START Excerpt provided

When you think about major milestones in life, what comes to mind? Things like starting school, learning to drive, and turning 21 have been at the top of the list for a long time.
Now, however, the attitudes behind some typical milestones have changed. Many people don’t look at certain “achievements” the way previous generations did.
Instead of focusing on things like graduating college, getting married by a certain age, or having a retirement plan, younger generations are shifting the narrative. Given the events of the last few years, that makes sense. People are more focused on even the small, trivial moments of their lives. They’re recognizing that career goals and establishing a nuclear family may not be as important as they once were.
So, how have milestones evolved? How are traditional life events looked at differently today than in previous generations?
Buying a Home
Flying the nest and finding a place to live will probably always be an important life event. But, the millennial generation has changed the way people are starting to look at home buying. A 2019 Fannie Mae survey found that 55% of Millennials and Generation Z believe buying a home is financially out of reach. Other factors that turn them away from buying include:
- They’re carrying higher levels of debt
- Tighter lending standards
- They may not need the space
One report found that 18.2% of Millennials who don’t own homes expect they will always rent. So, while it might seem like the American dream has always included homeownership, that tide is changing. Renting allows for more flexibility, the freedom to move more often, and fewer demanding responsibilities when it comes to maintenance.
Marriage & Starting a Family
Another “typical” milestone could have something to do with why younger generations aren’t buying homes. People are changing the way they think about marriage and families.
Today, the average marriage age is 32 years old. In 1950, the average age was 22.9 for men and 20.3 for women. Even just 12 years ago, the average age was 27 years old. There’s an obvious trend here as this generation is waiting longer to get married and start families – if they do, at all.

END Excerpt provided
START Data for analysis

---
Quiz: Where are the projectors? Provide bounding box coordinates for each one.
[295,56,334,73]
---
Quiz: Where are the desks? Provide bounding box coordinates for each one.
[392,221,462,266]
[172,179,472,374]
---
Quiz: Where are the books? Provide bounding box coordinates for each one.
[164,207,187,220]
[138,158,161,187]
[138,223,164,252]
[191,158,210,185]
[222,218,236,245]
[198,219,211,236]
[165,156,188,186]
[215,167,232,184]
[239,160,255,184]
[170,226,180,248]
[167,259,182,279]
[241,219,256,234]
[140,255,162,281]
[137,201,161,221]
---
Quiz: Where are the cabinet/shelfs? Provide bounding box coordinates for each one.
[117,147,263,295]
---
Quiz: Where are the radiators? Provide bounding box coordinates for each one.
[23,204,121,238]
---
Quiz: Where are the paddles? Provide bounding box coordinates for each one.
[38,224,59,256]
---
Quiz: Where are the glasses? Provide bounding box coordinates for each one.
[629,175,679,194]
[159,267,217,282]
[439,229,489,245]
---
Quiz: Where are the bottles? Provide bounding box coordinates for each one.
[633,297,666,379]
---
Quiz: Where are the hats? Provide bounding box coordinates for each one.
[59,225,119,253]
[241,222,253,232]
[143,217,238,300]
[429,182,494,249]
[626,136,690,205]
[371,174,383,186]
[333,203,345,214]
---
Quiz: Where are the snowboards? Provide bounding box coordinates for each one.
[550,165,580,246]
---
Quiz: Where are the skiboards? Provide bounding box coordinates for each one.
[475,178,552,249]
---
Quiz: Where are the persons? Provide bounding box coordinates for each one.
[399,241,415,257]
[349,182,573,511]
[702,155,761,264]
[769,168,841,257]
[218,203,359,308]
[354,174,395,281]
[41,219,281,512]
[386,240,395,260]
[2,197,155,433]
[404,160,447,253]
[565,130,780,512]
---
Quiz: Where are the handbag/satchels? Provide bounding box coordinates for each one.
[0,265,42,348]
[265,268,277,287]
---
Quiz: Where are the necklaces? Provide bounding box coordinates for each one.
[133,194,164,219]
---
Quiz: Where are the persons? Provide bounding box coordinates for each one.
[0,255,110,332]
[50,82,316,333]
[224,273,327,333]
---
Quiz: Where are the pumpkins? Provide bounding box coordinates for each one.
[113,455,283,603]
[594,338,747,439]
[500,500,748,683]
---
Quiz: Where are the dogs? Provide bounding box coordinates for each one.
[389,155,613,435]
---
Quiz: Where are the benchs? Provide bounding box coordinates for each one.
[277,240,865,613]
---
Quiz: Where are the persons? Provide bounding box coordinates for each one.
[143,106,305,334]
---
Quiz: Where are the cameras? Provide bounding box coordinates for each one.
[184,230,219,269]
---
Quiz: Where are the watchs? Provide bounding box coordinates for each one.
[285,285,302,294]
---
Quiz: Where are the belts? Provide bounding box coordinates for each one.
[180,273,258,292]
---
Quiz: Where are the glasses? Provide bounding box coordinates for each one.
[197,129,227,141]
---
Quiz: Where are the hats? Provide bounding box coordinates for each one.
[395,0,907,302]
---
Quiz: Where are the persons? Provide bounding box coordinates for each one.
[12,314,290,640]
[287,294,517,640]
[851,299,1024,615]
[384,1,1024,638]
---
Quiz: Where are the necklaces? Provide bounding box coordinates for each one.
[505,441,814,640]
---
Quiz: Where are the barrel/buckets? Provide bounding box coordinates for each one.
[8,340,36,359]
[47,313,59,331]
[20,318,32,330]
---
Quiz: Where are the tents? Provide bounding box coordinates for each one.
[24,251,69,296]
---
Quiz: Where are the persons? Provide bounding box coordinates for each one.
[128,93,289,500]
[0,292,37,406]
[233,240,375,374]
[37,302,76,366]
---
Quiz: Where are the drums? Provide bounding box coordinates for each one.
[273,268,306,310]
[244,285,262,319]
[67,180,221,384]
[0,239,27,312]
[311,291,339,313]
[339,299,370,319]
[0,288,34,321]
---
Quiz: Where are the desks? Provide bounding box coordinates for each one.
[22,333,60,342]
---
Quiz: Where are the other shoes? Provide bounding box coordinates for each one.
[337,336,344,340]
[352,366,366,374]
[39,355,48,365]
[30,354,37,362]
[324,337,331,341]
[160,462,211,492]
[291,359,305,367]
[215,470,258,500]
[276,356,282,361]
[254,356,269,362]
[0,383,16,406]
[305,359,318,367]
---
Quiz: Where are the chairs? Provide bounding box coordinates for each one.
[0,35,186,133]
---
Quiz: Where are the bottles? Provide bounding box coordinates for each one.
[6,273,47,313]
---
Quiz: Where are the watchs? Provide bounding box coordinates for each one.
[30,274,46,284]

END Data for analysis

Work order 1 ▸
Answer these from the article on changing life milestones:
(a) In the 2019 Fannie Mae survey, what percentage of Millennials and Generation Z believe buying a home is financially out of reach?
(b) What share of Millennials who don't own homes expect they will always rent?
(c) In 1950, what was the average marriage age for women?
Work order 2 ▸ What comes next in the article on changing life milestones? Write it, starting after its final sentence.
You can leave the rows aside.

Answer area 1 ▸
(a) 55%
(b) 18.2%
(c) 20.3

Answer area 2 ▸
Big weddings are also becoming less important. In 2020, that seemed to be out of necessity. Couples who wanted to get married couldn’t hold large receptions due to the COVID-19 pandemic. So, many weddings were held via video conferencing. Some were put on in small, intimate backyard ceremonies. Elopement is becoming more popular with Millennials thanks to the financial benefits and less stress.
Because people are waiting longer to get married, ideas about family are changing. Studies have shown that Millennial women are waiting longer to have kids. This allows them to focus on their careers, but it’s also due to the state of the world.
From a fluctuating economy to global warming and crises around the globe, some people are making the conscious decision to delay having children right now. That became an even more important conversation for “potential parents” during the pandemic.
Certain milestones will always be important. But, the way we think about them is changing. Things will undoubtedly continue to evolve as priorities shift. For now, it makes sense that people are “holding back” on things that may have once seemed so important. We’re living in uncertain times.
Changing mindsets about milestones might seem strange, at first. In today’s world, however, many of these shifts are better for people and can provide a sense of control and comfort. The decisions today’s younger generations are making will impact the future for years to come. And, because many of those decisions are for the good of the planet, the economy, and other people, that future could be a brighter one for the next generation.